* **PARTS OF THE EXERCISE**
1. Transcribe the passage on wine at private views word for word, from "A launch party, private" up to and including "the place today.".
2. Pick up the piece on drinking wine at art openings after its final sentence and keep writing it.

* **DOCUMENT EXCERPT**
A launch party, private view or exhibition opening would (probably) not be the same without a glass of wine or fizz to accompany the event. I can remember talking to my friend ‘MK’ about the aesthetics of wine tasting at private views when he was studying his Masters in Fine Art in the UK. His year group were given a lecture from an academic who was researching this type of drinking culture in relation to contemporary art. If I was back in the UK I would go and find the paper, which is underneath the stairs in my house, so I could tell you who it was by. It sounds like valid research to me, and something that is not often thought about…does drinking wine at private views change your perception of the art you are viewing? An interesting discussion starting point…my words feel all over the place today.

* **AVAILABLE DATA**
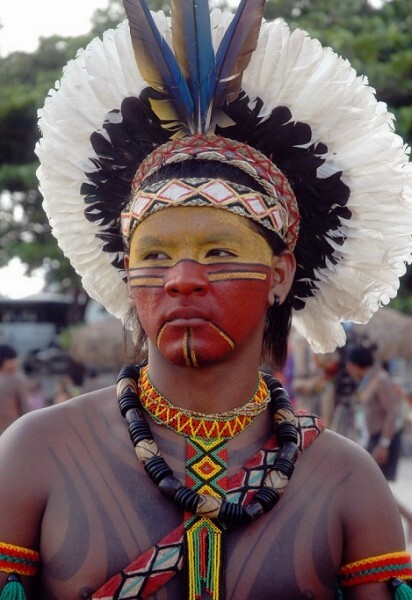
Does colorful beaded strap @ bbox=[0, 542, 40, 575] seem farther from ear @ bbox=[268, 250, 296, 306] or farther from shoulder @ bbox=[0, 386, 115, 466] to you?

* **ANSWERS FOR THE EXERCISE**
1.
A launch party, private view or exhibition opening would (probably) not be the same without a glass of wine or fizz to accompany the event. I can remember talking to my friend ‘MK’ about the aesthetics of wine tasting at private views when he was studying his Masters in Fine Art in the UK. His year group were given a lecture from an academic who was researching this type of drinking culture in relation to contemporary art. If I was back in the UK I would go and find the paper, which is underneath the stairs in my house, so I could tell you who it was by. It sounds like valid research to me, and something that is not often thought about…does drinking wine at private views change your perception of the art you are viewing? An interesting discussion starting point…my words feel all over the place today.

2.
My colleague and friend, Lisa Juen, had the very successful launch of her jewellery label ‘Proonk’ on Friday evening, but before the event took place we had to go and source wine, wine for drinking and wine for glühwein…yes, it is that time of year again. We ended up on a very high floor of an office block on Yan’an Lu in a secure unit haggling for bottles of cheap red wine (this was for glühwein). Cheap wine is hard to find in Shanghai, well good wine at a reasonable price is hard to find too! Whilst Lisa was negotiating, I had a peruse of what wines they had on display and came across a rather lovely editioned bottle of 2010 Châteauneuf-du-Pape (shout out here to my friend Tom as it’s a personal favourite of his). Sadly, it was not for sale as it was a sample bottle for the company to try. There seemed to be a lot of half empty (or half full!) bottles of wine and spirits around the office that had already been sampled…some bottles looked particularly ambiguous with no real branded label, just a number. I liked this simplicity.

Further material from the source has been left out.